*Task brief*. Reproduce the part of the forum excerpt on limits between "But, note that" and "fair opinion also.", inclusive, word for word.

But this is impossible in the case when $f(x)=-\frac{1}{x}$.
A: Without entering the limit definition, ask yourself: how do you approach to $ 0 $?
First
You can take $x=0.00000000...1$, then what do you get?
$$\dfrac 1x=\dfrac {1}{0.00000000...1}=100000000...\longrightarrow \color {red} {\text{positive infinity}}$$
Second
You can take $x=-0.00000000...1$, then what do you get?
$$\dfrac 1x=\dfrac {1}{-0.00000000...1}=-100000000...\longrightarrow \color {blue} {\text{negative infinity}}$$
So, you get two different result:
$$\lim_{x\to 0}\dfrac1x=+ \infty$$
$$\lim_{x\to 0}\dfrac1x=- \infty$$
What will we do now?Which do you think is right?  Unfortunately, none of limits are correct. Because, you get two different results. This is called right and left limits in mathematics.  These must be equal for the limit to exist. So, we must say "limit doesn't exist."
But, note that this limit is correct:
$$\boxed {\lim_{x\to 0}\dfrac{1}{|x|} =\infty}$$
A: If you write, $\ \lim_{x \to 0^+}(-\frac{1}{x})=-\infty,\ $ then I would know what you mean, although I may or may not point out that it is more "proper" to say that the limit " diverges to $\ -\infty $", but some people may say that this is just me being pedantic and I think this is a fair opinion also.
However, saying that $\ \lim_{x \to 0}(-\frac{1}{x})=-\infty,\ $ is just incorrect, because
$\ \lim_{x \to 0^-}(-\frac{1}{x})=\infty \neq -\infty = \lim_{x \to 0^+}(-\frac{1}{x}). $

*Record list*.

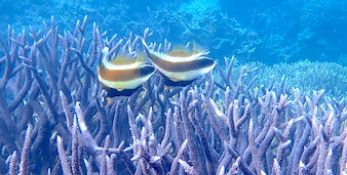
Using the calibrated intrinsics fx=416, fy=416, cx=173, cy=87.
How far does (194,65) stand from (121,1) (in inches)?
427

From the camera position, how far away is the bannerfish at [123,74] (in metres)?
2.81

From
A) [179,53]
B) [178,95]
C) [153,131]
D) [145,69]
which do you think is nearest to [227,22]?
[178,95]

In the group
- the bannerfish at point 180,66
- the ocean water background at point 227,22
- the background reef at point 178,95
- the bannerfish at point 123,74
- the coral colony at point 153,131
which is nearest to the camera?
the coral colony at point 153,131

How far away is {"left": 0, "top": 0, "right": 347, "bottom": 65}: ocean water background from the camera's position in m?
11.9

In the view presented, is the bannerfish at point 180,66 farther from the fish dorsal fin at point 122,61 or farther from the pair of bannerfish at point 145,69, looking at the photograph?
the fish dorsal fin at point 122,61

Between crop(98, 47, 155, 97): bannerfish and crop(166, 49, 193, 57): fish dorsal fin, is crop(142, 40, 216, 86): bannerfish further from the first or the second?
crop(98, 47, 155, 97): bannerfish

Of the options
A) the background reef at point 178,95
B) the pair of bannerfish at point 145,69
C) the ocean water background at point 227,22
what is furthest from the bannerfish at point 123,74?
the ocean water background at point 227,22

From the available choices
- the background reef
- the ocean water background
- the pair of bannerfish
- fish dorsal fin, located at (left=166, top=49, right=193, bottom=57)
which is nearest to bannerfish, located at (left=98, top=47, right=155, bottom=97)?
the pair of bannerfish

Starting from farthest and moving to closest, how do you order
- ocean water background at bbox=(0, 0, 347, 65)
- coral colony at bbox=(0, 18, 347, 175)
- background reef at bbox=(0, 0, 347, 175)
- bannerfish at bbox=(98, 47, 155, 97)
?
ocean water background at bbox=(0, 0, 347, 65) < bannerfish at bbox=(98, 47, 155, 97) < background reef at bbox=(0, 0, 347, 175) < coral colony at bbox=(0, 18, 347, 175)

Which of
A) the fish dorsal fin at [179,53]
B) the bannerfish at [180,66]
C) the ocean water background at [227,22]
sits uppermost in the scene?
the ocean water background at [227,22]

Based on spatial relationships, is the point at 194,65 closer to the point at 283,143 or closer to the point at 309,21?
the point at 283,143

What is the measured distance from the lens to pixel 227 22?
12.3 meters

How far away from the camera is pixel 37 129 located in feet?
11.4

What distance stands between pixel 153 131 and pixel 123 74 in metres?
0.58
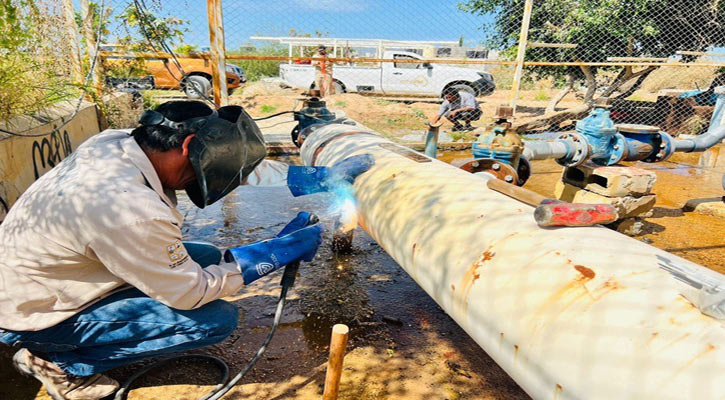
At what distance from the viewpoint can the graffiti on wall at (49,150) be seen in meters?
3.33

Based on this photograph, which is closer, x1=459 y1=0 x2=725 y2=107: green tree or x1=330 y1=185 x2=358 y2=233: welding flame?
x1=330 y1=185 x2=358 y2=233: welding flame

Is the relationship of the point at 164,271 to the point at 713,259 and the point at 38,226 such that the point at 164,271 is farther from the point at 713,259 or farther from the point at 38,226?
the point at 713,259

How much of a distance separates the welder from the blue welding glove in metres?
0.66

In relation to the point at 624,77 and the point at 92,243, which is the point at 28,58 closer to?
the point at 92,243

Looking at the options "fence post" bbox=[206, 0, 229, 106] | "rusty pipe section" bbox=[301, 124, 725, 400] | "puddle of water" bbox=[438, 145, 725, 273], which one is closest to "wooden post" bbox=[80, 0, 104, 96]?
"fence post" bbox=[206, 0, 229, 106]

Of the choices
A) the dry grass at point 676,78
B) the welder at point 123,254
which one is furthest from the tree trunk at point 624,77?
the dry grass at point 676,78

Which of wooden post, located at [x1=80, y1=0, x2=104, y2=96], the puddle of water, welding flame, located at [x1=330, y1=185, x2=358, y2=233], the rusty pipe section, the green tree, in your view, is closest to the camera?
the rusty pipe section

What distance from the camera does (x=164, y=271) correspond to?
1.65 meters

*Solution to this problem*.
But, note that this limit is correct:
$$\boxed {\lim_{x\to 0}\dfrac{1}{|x|} =\infty}$$
A: If you write, $\ \lim_{x \to 0^+}(-\frac{1}{x})=-\infty,\ $ then I would know what you mean, although I may or may not point out that it is more "proper" to say that the limit " diverges to $\ -\infty $", but some people may say that this is just me being pedantic and I think this is a fair opinion also.